Bioassay for Striga hermonthica seed germination
Striga seed germination was assessed by following a published method55. Briefly, Striga seeds were preconditioned at 30 °C under moist conditions for ten days. 50 µl of root exudates collected from Kitaake and psy2 mutants were treated with Striga seeds. Subsequently, the seeds were incubated at 30 °C in the dark for another two days. The germinated and non-germinated seeds were counted with a binocular microscope, and the germination rate was determined.
Exogenous ABA and GR24 treatment
Stock solutions of 25 mM (rac)-GR24 (PhytoTech Labs, Inc.), 10 mM (+)-GR24 (US Biological) and 250 µM ABA (Merck KGaA) were prepared in DMSO. For treatment, 11-day-old hydroponically grown plants were transferred to 1/2 Kimura B solution containing 0.01 µM ABA or 5 µM GR24, with DMSO serving as the control. The treatments were continued for ten days. For iron plaque induction, excess iron treatment was done on 14-day-old plants as mentioned previously. Aerenchyma and iron plaque formation was observed in two-week-old and three-week-old plants. The DCB solution was applied to extract iron plaque surrounding the newly emerged adventitious roots. Root dry weight, root length, shoot length, root hair density and root hair length were also measured.

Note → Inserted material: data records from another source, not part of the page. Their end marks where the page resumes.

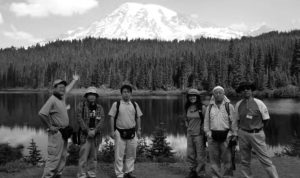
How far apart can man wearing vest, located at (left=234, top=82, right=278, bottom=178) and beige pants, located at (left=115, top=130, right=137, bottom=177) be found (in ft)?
9.07

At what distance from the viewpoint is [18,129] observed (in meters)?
31.6

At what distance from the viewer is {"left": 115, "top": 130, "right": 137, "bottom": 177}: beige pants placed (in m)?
8.23

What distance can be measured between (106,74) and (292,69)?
68.2m

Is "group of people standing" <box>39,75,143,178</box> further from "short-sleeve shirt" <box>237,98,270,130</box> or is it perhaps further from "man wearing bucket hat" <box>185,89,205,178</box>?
"short-sleeve shirt" <box>237,98,270,130</box>

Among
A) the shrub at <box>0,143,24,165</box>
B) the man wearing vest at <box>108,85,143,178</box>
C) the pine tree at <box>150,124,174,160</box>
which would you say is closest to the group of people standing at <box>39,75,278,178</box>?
the man wearing vest at <box>108,85,143,178</box>

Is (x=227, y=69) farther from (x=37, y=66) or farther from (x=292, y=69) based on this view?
(x=37, y=66)

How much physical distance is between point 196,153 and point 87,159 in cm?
290

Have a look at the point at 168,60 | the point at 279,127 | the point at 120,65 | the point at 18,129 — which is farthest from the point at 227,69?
the point at 18,129

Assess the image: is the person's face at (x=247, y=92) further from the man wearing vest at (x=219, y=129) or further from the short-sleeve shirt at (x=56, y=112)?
the short-sleeve shirt at (x=56, y=112)

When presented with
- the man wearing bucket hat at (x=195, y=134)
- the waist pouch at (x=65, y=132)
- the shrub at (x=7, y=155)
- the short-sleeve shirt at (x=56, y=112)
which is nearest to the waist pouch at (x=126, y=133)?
the waist pouch at (x=65, y=132)

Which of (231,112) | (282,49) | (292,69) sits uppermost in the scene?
(282,49)

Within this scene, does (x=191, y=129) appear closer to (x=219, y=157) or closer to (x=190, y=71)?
(x=219, y=157)

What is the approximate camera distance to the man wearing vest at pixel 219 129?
789cm

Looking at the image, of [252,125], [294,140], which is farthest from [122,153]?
[294,140]
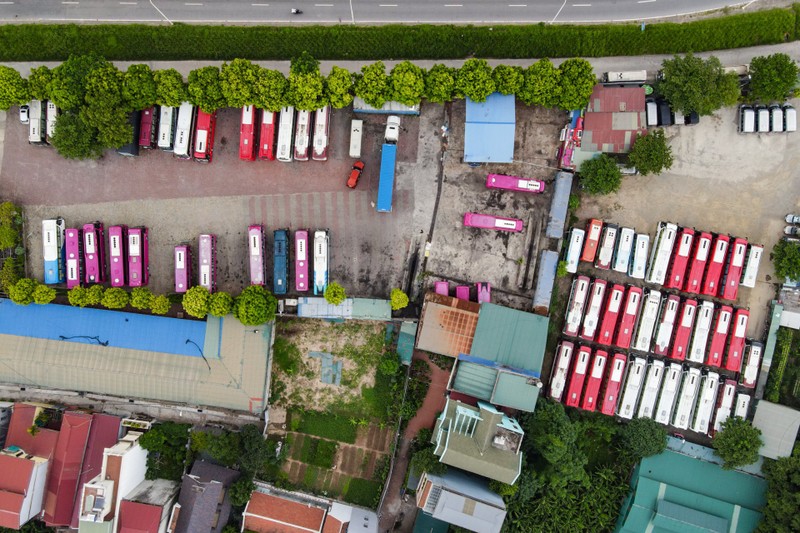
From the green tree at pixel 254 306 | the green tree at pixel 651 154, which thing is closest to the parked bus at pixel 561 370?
the green tree at pixel 651 154

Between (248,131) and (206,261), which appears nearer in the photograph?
(248,131)

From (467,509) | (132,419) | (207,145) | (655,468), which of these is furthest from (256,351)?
(655,468)

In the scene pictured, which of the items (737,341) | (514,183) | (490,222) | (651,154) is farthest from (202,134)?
(737,341)

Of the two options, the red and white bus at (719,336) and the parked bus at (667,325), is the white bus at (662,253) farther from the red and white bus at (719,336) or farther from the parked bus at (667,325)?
the red and white bus at (719,336)

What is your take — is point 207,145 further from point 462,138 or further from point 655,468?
point 655,468

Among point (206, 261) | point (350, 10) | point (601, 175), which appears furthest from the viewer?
point (350, 10)

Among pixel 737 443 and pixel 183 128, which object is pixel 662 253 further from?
pixel 183 128
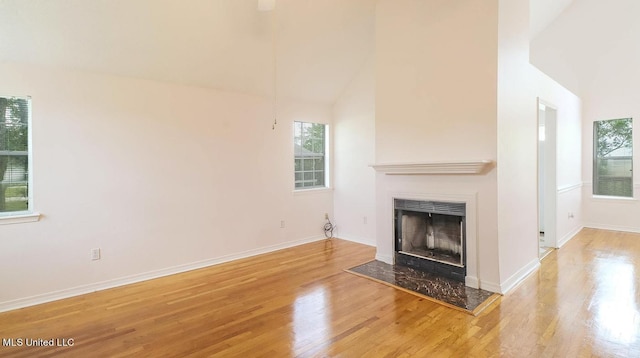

Genetic and chemical disruption of the SL and ABA pathways
The SL biosynthesis mutants d17 and d10, with disruption in the conversion from 9-cis-β-carotene to carlactone56, and the SL signalling mutant d14 (ref. 57) were used to assess the role of SLs in aerenchyma and iron plaque formation. The wild-type Shiokari and the mutants were grown for three weeks, and aerenchyma in the adventitious roots was visualized at 2–3 cm and 4–5 cm from the root tips. To determine the function of the ABA pathway in iron plaque formation, the specific ABA signalling inhibitor AA1 was applied15. Wild-type (Kitaake) plants were treated with 1 µM AAl at the ten-day-old stage, and excess Fe treatment was applied to two-week-old plants. The iron plaque phenotype was examined at the three-week-old stage.
Data analysis and visualization
If not otherwise stated, the data were analysed and visualized using R v.4.1.3 (ref. 58). The normality of the data and the homogeneity of their variance were determined via the Shapiro–Wilk test and Levene’s test, respectively. P values were calculated for two-tailed t-tests. For multiple comparisons between genotypes and treatments, two-way analysis of variance followed by Tukey’s post hoc test was conducted. For data not meeting the assumptions of normality and/or homogeneity of variance, Welch’s t-test and the Kruskal–Wallis test followed by the Dunn test were conducted.
Reporting summary
Further information on research design is available in the Nature Portfolio Reporting Summary linked to this article.